EDIT: According to the CUDA 4.0 curand docs(page 15, "Performance Notes"), you can improve performance by copying the state for a generator to local storage inside your kernel, then storing the state back (if you need it again) when you are finished:
curandState state = states[i];
for(k = 0; k < trials; k++){
x = curand_uniform(&state);
y = curand_uniform(&state);
z =(x*x + y*y);
if (z <= 1.0f) incircle++;
}
Next, it mentions that setup is expensive, and suggests that you move curand_init into a separate kernel. This may help keep the cost of your MC kernel down so you don't run up against the watchdog.
I recommend reading that section of the docs, there are several useful guidelines.

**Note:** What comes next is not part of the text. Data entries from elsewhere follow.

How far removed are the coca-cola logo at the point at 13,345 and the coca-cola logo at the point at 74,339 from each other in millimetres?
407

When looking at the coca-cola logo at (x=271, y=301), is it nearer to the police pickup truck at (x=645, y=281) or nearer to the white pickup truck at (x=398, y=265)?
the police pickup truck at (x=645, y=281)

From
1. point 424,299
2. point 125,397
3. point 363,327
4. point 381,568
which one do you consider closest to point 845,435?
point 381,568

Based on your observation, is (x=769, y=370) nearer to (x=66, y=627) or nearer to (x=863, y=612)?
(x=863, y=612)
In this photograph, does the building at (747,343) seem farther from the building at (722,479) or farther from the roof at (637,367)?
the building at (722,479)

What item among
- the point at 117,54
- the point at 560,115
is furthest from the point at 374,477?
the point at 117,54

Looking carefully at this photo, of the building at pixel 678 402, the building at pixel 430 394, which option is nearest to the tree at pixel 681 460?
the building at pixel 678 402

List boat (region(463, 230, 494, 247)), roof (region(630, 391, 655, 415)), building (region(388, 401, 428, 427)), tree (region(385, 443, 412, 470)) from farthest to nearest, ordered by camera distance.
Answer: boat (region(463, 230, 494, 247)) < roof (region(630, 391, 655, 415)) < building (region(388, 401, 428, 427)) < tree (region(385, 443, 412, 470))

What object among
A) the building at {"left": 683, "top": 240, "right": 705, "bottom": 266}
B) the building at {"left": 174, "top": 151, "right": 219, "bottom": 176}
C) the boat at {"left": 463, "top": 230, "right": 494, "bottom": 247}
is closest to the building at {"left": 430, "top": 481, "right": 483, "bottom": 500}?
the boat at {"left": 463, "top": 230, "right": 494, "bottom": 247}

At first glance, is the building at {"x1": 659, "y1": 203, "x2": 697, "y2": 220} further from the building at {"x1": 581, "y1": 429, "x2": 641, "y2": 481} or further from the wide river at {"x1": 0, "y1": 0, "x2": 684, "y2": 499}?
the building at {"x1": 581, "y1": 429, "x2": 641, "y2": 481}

For those of you having a geforce GPU which does not support TCC driver there is another solution based on:
http://msdn.microsoft.com/en-us/library/windows/hardware/ff569918(v=vs.85).aspx
start regedit,
navigate to HKEY_LOCAL_MACHINE\System\CurrentControlSet\Control\GraphicsDrivers
create new DWORD key called TdrLevel, set value to 0,
restart PC.
Now your long-running kernels should not be terminated. This answer is based on:
Modifying registry to increase GPU timeout, windows 7
I just thought it might be useful to provide the solution here as well.